Les restaurateurs du Palais-Royal passaient, non sans raison, pour les premiers cuisiniers de l'Europe ; leurs caves avaient les prémices de tous les vins fameux ; le goût, l'élégance et la promptitude du service, ajoutaient encore à ces qualités précieuses. Les cafés déployaient un luxe inconnu partout ailleurs ; des maisons de jeux présentaient à chaque pas les plus séduisantes promesses ; des femmes radieuses de jeunesse et de beauté, brillantes de parure, comme les fées que l'on voit dans les songes, parcouraient les galeries ; d'autres se glissaient dans l'ombre du jardin, partout on rencontrait des sourires, de doux appels, des regards prévoyants, et tout le manège d'une volupté qui verra ruiner ceux qu'elle attaque.
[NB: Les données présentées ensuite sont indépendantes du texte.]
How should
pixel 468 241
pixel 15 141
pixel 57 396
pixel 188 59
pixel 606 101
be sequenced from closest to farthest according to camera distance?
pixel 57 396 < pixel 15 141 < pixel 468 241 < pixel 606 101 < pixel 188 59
C'était à se croire sous les portiques du harem ou dans les jardins du calife, au milieu des odalisques libres d'aimer et de choisir. Au premier étage le punch illuminait les croisées et ses lueurs redoublaient l'ivresse des sens ; toutes les vitres étaient flamboyantes, et partout éclataient en mille transports divers et sous mille formes, les jouissances, les provocations, le rire, les plaisirs, l'oubli des maux et les plus vives sensations. L'esprit s'égarait et le regard se troublait à suivre ces délices.

Au-dessous, dans les caveaux, retentissaient des bruits de fête ; la s'accomplissaient des prodiges d'adresse, ici le concert était exécuté par des musiciens vêtus en sauvages avec de merveilleux roulements de tambour ; plus loin des ventriloques mettaient au service du persiflage et de la mystification leur art de déplacer la voix ; ailleurs des parades les plus amusantes et partout ces œillades enchanteresses, partout ces almées et ces bayadères dont la dégradation se cachait sous tant de grâces.

Là, aussi, dans les boutiques des libraires, s'établissait l'entretien des lettrés, pendant que de pauvres hères feuilletaient les livres de l'étalage, et happaient sans payer quelques bribes de science. Nous ne savons comment notre pensée, en se reportant sur ce tableau, éprouve des regrets à faire rougir notre mémoire. Ce sentiment, nous l'avons retrouvé chez tous ceux qui se rappellent les galeries de bois, hideux et honteux endroit, remplacé par cette galerie d'Orléans, monument de marbre et de cristal, lumineuse et transparente comme ces palais diaphanes construits par l'imagination. De ce côté, les abords du Palais-Royal étaient formés par d'abominables et étroites galeries aux portes peintes et vitrées ; on s'y précipitait avec délices ; Chevet les embaumait des fumées de ses provisions.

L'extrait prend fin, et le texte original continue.